Every day, 50 new job postings show up in my inbox.

No, I’m not in the market for a job. I get Talkwalker alerts on Presentation Skills because I’m fascinated by what other people are saying and writing about the ability to speak in front of an audience.

When I asked for those alerts, I expected articles, white papers, blog posts. But what I mostly get is job listings. Lots and lots of job listings. Because it turns out the people who do the hiring for almost anything want, expect, and even demand good presentation skills.

What jumps out at me is this. They want, expect, and demand strong presentation skills for positions that we might not automatically associate with strong presentation skills.

We’d expect a job in sales to require a person to speak well. Or maybe a management position. Or a corporate training gig. And they of course they do.

But employers also insist on excellent presentation skills for software developers, medical safety specialists, research managers, systems engineers, logistics specialists, graphic designers … it goes on and on.

That means if a person is looking for a job. Or a consulting assignment. Or a professional services engagement. It behooves them to be very good at connecting with an audience and expressing themselves with confidence and clarity.

I have a couple of thoughts about that. (You’re not surprised, are you?)

First – for a skill that’s in seemingly universal demand, people are surprisingly reluctant to invest their time, energy and money into getting better at it. I don’t know for sure what holds them back; do you? Maybe they really don’t understand how important it is. Maybe they think “good enough” really is good enough. Or maybe it’s just fear.

And – I think there’s a bit of a misunderstanding. “Presentation skills” is convenient shorthand; we know what it means. But I’m convinced people really want something bigger than that. It’s not just about presentation; it’s about Presence.

Presentation skills are about what you do at the front of the room. Presence is about how you be with your audience. Being trumps doing.

Yes, it matters how you stand, what you do with your hands, whether you’re speaking loudly and clearly enough for everyone in the room to hear you. All those things count.
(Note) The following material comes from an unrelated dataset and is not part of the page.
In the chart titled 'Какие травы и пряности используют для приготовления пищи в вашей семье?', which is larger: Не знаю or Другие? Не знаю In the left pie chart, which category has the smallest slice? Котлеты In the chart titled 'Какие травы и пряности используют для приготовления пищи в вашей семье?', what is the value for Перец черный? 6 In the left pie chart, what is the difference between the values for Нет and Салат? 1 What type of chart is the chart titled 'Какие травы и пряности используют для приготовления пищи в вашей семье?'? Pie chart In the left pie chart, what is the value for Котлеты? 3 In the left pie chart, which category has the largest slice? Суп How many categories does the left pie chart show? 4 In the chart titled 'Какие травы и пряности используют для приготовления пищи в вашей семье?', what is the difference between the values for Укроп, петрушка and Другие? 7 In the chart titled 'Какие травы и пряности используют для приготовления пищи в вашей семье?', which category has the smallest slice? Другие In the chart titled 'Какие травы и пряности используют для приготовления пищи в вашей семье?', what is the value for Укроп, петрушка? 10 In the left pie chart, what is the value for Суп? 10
But the most important thing is whether you’re fully, completely there.

When it comes to speaking about your work, you must be Present to win.

I heard a panel of people who hire speakers telling an audience of speakers wanting to be hired that the days of the perfect, polished, professional presentation are over.

The emphasis now is on interaction and engagement. That’s what meeting planners want, they told us, when they put a speaker on stage at a conference or association meeting. And some very successful “old-school” speakers are beginning to find themselves in less demand as a result.

This talk about a shift in the speaking business was music to my ears; audience interaction and engagement are among my best things. And, I see implications for people who are not professional speakers and don’t want to be.

If you talk about your work in a departmental meeting, at a networking event or in a sales call, you are a speaker. You need those “strong presentation skills.”

And even more than that, you need the Presence to create a connection with your audience. The kind of connection that leads to engagement and interaction. Which in turn lead to people saying yes.

Yes to your idea. Yes to your product or service. Yes … to you.

Tell us how you get people to say, “Yes.”